Set exercise:
Write out the section of the slant plate compressor text that opens with "Description" and closes with "air conditioning system.", copying it word for word.

Source excerpt:
==========
Slant plate type compressor with variable displacement mechanism

Abstract

 A slant plate type compressor (10) including a compressor housing (20) having a cylinder block is disclosed. A plurality of cylinders (70) are formed around the periphery of the cylinder block and a piston (71) is slidably fitted within each of the cylinders and is reciprocated by a drive mechanism. A crank chamber (22) is formed between the cylinder block (21) and a front end plate (23) of the compressor housing (20). The drive mechanism includes a drive shaft (26) rotatably supported in the compressor housing, a rotor coupled to the drive shaft and rotatable therewith, and a coupling mechanism for drivingly coupling the rotor to the pistons such that the rotary motion of the rotor is converted into reciprocating motion of the pistons. The coupling mechanism includes a plate (50) having a surface disposed at a slant angle relative to the drive shaft (26). The slant angle changes in response to a change in pressure in the crank chamber (22) to change the capacity of the compressor. The compressor housing (20) includes a rear e plate (24) including suction and discharge chambers (241, 251). A communication path (195) communicates the crank chamber (22 and the suction chamber (241). A valve control mechanism (19 controls the opening and closing of the communication path cause a change in pressure in the crank chamber. A flow control mechanism (183, 184) formed in the cylinder block admits reduced discharge gas pressure to the crank chamber (22) the discharge chamber (251) to control the crank chamber pressure which controls the slant angle of the slant plate (50).

Description

[0001] The present invention generally relates to a refrigerant compressor and, more particularly, to a slant plate type compressor, such as a wobble plate type compressor, with a variable displacement mechanism suitable for use in an automotive air conditioning system.

[0002] A wobble plate type compressor with a variable displacement mecha­nism suitable for use in an automotive air conditioning system is disclosed in U.S. Patent No. 3,861,829 issued to Roberts et al. As disclosed therein, the compression ratio of the compressor may be controlled by changing the slant angle of the sloping surface of the wobble plate. The slant angle of the wob­ble plate is adjusted so as to maintain a constant suction pressure in response to changes in the pressure differential between the suction chamber and the crank chamber. The difference in pressure between the suction chamber and the crank chamber is generated by a valve control mechanism which controls communication between the suction chamber and the crank cham­ber. The valve control mechanism varies the crank chamber pressure in response to the suction chamber pressure. In this prior art technique, the crank chamber pressure which generates the changes in the slant angle of the wobble plate is obtained by compressed refrigerant gas which passes through a gap between the cylinder and the piston. This gap is due to the use of a cast iron piston ring disposed at an outer peripheral surface of an aluminum allow piston housed within a cast iron lined cylinder.
==========
Given information:
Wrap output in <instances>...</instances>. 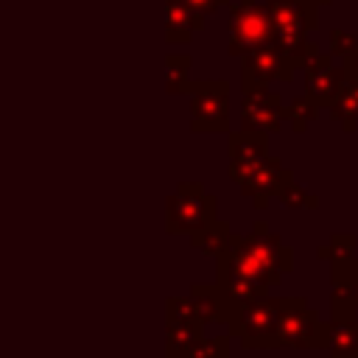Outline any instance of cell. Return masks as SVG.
==========
Solved problem:
Description

[0001] The present invention generally relates to a refrigerant compressor and, more particularly, to a slant plate type compressor, such as a wobble plate type compressor, with a variable displacement mechanism suitable for use in an automotive air conditioning system.